4.2 Lightning and the Role of River Breezes in the Amazon

Tuesday, 24 January 2017: 10:45 AM
Conference Center: Tahoma 1 (Washington State Convention Center )
Rachel I. Albrecht, University of Sao Paulo, Sao Paulo, Brazil; and C. A. Morales, R. F. O. Pereira, R. C. Braga, and M. A. F. Silva Dias

Lightning and rainfall do not have a linear relationship. Rainfall can be produced by modest lifting and moderate updrafts over large areas, but lightning production is a response from deeper lifting and strong updrafts. The Amazon basin itself is an example of this “mismatch” on rainfall and lightning along the year: there is a very well defined wet (November to May) and dry (June to October) seasons and also a very well defined lightning season that occurs during the transition between the dry an prior the onset of the wet season (September to November). Besides the onset of the wet season, other features can lead to deep convection and lightning in the Amazon. One is the deforestation, which deepens planetary boundary layer, increasing cloud base heights and leading to shallower warm cloud depth and anomalous higher conditionally thermodynamical instability, and another is the indirect effect of pollution from biomass burning and urban areas in clouds, which can suppress warm rain and rainout increasing its chance to grow as deep convection. In addition, the presence of large bodies of waters such as rivers and lakes can alter local circulation.

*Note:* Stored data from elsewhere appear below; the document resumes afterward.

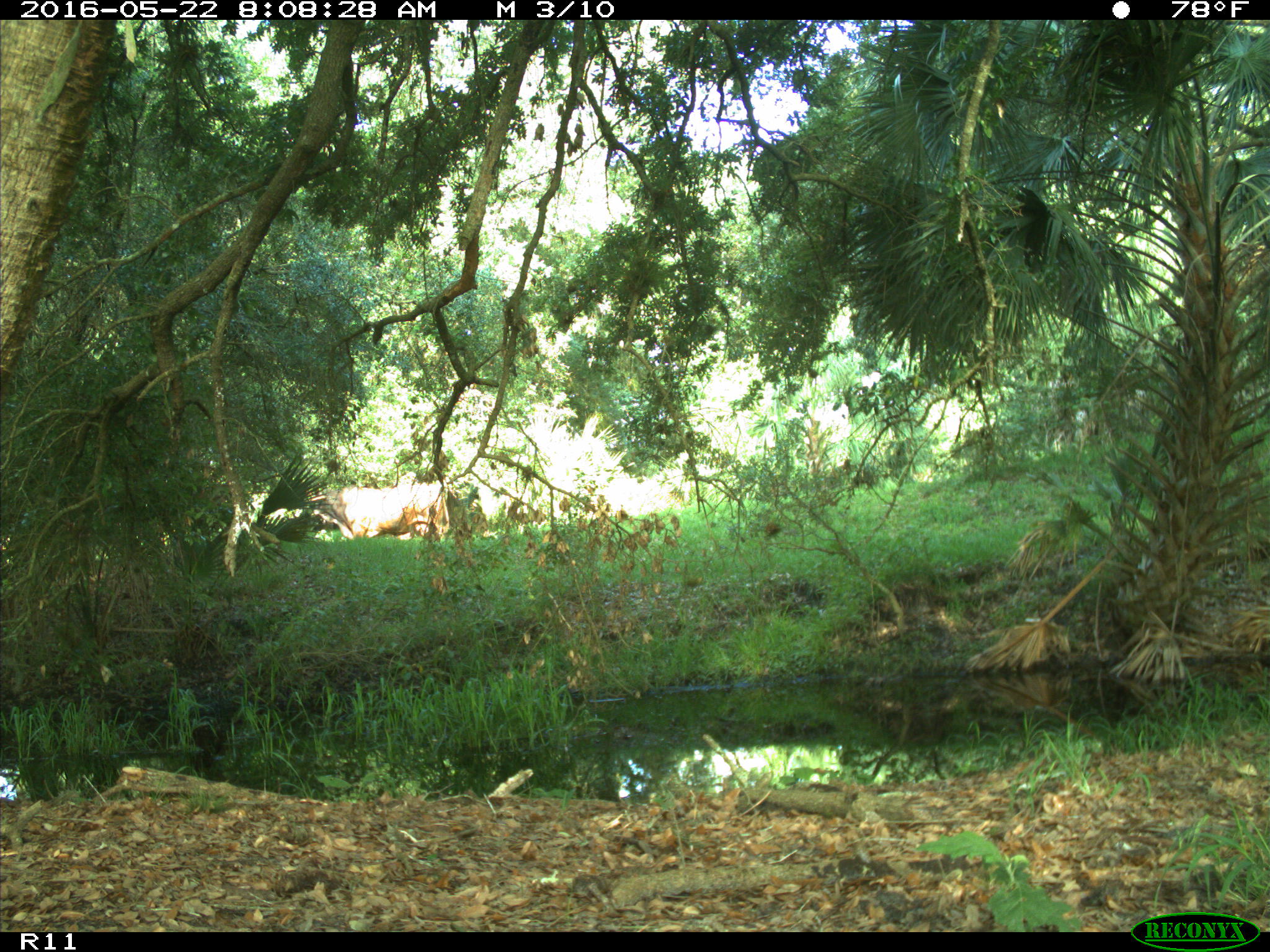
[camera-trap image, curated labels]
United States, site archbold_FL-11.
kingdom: Animalia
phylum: Chordata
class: Mammalia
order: Artiodactyla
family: Bovidae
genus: Bos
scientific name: Bos taurus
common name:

In this study, we show that some specific rivers have an important and determinant role in the development of deep convection and very high flash rate density along the Amazon basin. Rivers that have a large width and are nearly parallel to the main easterly windflow are able to produce a strong river-land breeze circulation that works as natural barriers for the easterlies, promoting uplift and enhancing afternoon convection. This feature is seasonal dependent and contributes to more than 70% of afternoon lightning production during the transition between the dry-to-wet seasons. In fact, the enhanced deep convection by river breeze is the main reason for thunderstorm development at the location of Brazil’s top lightning hotspot located approximately 120 km northwest of Manaus.